As a lifelong sucker for deadpan surrealistic British wit, I was happy to spend some of yesterday afternoon in the company of Simon Armitage, who appeared in Princeton with American poet Tony Hoagland.
As has been his wont for some time, Armitage read “The Christening,” a poem that as yet appears in none of his collections. That’s probably as it should be, since the poem gains considerably from the man’s low-key delivery. By the end of the poem, the auditorium was rippling with chuckles. Also on the roster was “The Shout,” from The Universal Home Doctor, a subtle heartbreaker about a classmate, a “boy whose name and face I don’t remember,” yet who cannot be forgotten for reasons that become clear only in the last lines.
Since Daniel Radcliffe name-checked him in a recent interview, Armitage came in for a bit of kidding about being Harry Potter’s favorite poet. “You can’t understand the pressure of being the favorite poet of the boy wizard,” Armitage drawled, and it was doubly funny because with his northern England accent and dry delivery, Armitage sounds like he wouldn’t feel pressured writing verse on the rim of an erupting volcano.
Armitage was followed by Hoagland, who was uncomfortably aware of coming onstage after one of poetry’s international bigfoots, and it unfortunately led him to stumble and come off overly earnest and deferential. But I liked what I heard well enough to buy some of Hoagland’s books sight unread, and I expect I’ll have more things to say about him — good things, too — down the line.

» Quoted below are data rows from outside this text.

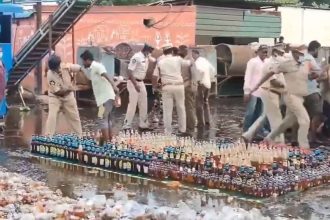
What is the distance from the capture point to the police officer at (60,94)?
11.2 metres

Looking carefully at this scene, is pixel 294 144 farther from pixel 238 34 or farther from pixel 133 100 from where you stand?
pixel 238 34

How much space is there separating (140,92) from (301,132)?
13.6 ft

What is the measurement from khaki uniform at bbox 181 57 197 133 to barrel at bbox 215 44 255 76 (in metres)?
8.49

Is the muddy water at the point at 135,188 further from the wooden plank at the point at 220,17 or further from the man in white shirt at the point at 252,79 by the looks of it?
the wooden plank at the point at 220,17

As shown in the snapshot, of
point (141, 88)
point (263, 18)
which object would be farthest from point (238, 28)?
point (141, 88)

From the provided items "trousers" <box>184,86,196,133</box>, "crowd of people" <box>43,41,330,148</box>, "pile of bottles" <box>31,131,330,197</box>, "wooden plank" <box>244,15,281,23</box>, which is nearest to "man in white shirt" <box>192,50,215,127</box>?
"crowd of people" <box>43,41,330,148</box>

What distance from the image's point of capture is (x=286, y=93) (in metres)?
10.8

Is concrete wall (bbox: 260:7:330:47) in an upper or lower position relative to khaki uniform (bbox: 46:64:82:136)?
upper

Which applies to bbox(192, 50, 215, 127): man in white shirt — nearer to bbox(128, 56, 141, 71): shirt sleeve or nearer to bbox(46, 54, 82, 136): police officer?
bbox(128, 56, 141, 71): shirt sleeve

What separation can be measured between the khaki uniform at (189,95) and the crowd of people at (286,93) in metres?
1.74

As a writer whose novel went out to editors just as the wave of publishing layoffs was rolling in, I appreciated this note on the “hurry up and wait” aspect of publishing.
Do you have to “know someone” in order to get published? In a word: No.

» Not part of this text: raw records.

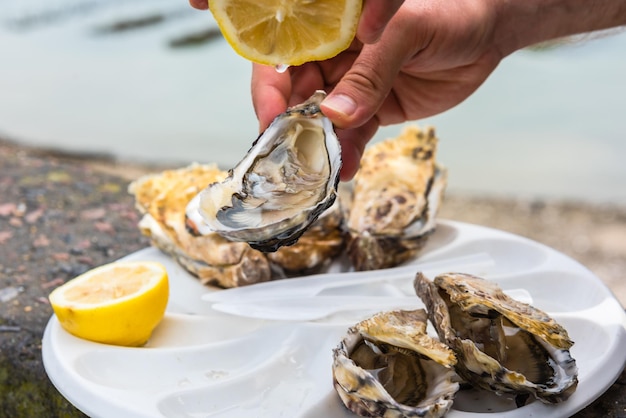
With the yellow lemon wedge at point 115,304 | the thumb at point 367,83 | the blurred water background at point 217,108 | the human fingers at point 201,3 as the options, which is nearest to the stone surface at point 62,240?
the yellow lemon wedge at point 115,304

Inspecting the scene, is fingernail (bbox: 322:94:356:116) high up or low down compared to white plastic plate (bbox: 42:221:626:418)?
up

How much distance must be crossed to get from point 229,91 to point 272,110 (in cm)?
322

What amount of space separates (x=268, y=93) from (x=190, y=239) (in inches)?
13.0

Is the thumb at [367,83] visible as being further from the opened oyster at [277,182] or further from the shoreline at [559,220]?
the shoreline at [559,220]

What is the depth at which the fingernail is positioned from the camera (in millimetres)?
1036

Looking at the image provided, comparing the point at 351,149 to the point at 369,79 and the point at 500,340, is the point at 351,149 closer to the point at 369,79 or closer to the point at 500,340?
the point at 369,79

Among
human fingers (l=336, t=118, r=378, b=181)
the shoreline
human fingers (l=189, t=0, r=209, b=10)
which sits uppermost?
human fingers (l=189, t=0, r=209, b=10)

“I’ve never been able to use a research assistant. If I don’t do my own reporting, I don’t get a feel for the subject. You miss insights that way. You need the detail. When you write, it takes a lot of mash to make good whiskey, or that’s what they say.”

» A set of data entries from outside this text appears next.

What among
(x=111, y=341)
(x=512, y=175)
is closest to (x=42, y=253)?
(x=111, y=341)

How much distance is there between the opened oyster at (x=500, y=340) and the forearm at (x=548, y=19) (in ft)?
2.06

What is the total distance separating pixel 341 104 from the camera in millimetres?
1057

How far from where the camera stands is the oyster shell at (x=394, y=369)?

Created in 1975 by Brian Eno and Peter Schmidt, Oblique Strategies is a deck of cards suggesting ways out of creative dilemmas. After the 1975 edition sold out, Schmidt and Eno created a 1978 and a 1979 edition, each slightly different. Following Schmidt’s death in 1980, Eno produced a fourth edition in 1996 commissioned as a Christmas gift by artist Peter Norton and never made available to the public. The first three editions are now rare and expensive collector-bait, but if you’re blocked in your work and in need of a mental shake-up there’s an online edition that lets you draw cards in sequence or elect a random choice.